Monday, January 11, 2016

Humans rely chiefly on vision to understand and navigate the world around them. But for many organisms, the world is dominated by their sense of smell. For these animals, everyday activities, like finding food, depend on being able to change behavior based on odor-based cues. To meet the challenges of detecting and discriminating between different odors, animals have many odorant receptors that bind to the odors, which are found on olfactory receptor neurons (ORNs). Each odor activates multiple ORNs, and different odors activate different combinations of ORNs. But it is not clear how activities from different classes of ORN are combined to create the perception of an odor or to guide behavior.

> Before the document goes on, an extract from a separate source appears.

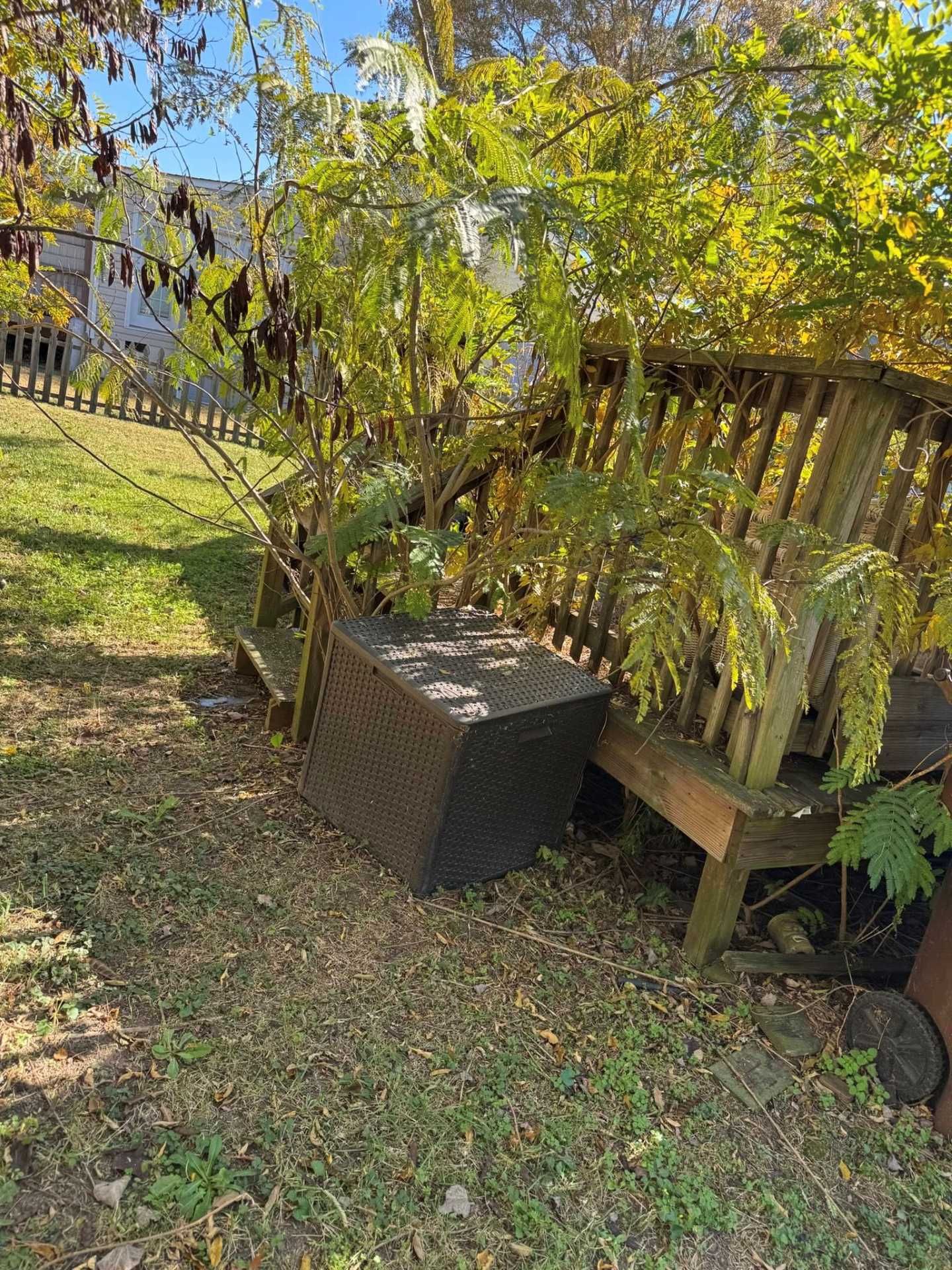 Brown wooden bench and square planter in a yard with sparse foliage.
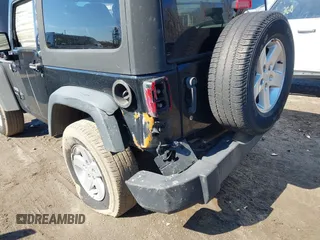 2014 Jeep Wrangler Sport with VIN 1C4AJWAG1EL314651, listed as a IAAI auction lot 41881814 with 222,483 mi miles and . Bid and sale history available at carsss.com. Image 6.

Now, Seung Hye Jung and the Bhandawat Lab have investigated the logic by which odors can alter a fruit fly’s movements. The olfactory system of the fruit fly is organized along similar lines to that of a mammal, but is much simpler. Moreover, many genetic tools are available in fruit flies to allow neuroscientists to activate and inactivate specific neurons and assess the effect this has on behavior.

The results suggest that odor-guided movement in fruit flies has two noteworthy features. Firstly, in the presence of odors, flies alter their walking in unexpectedly large number of ways. Therefore, one needs to consider many different factors, or “motor parameters”, to describe how odors affect a fly’s movement. For instance, instead of just walking faster or slower, a fly can change how long it stops (stop duration), how long it runs (run duration) and how fast it runs (run speed) – all of which will affect overall speed. Secondly, a single class of ORN can strongly affect some parameters (like run duration) without affecting others (like stop duration). These data indicate that the neural circuits involved have a modular organization in which each ORN class affects a subset of motor parameters, and each motor parameter is affected by a subset of ORN classes. These findings were largely unexpected.

Jung et al.’s study focused on attractive odors. Future work will study repulsive odors to investigate if similar results are seen when studying repulsion versus attraction.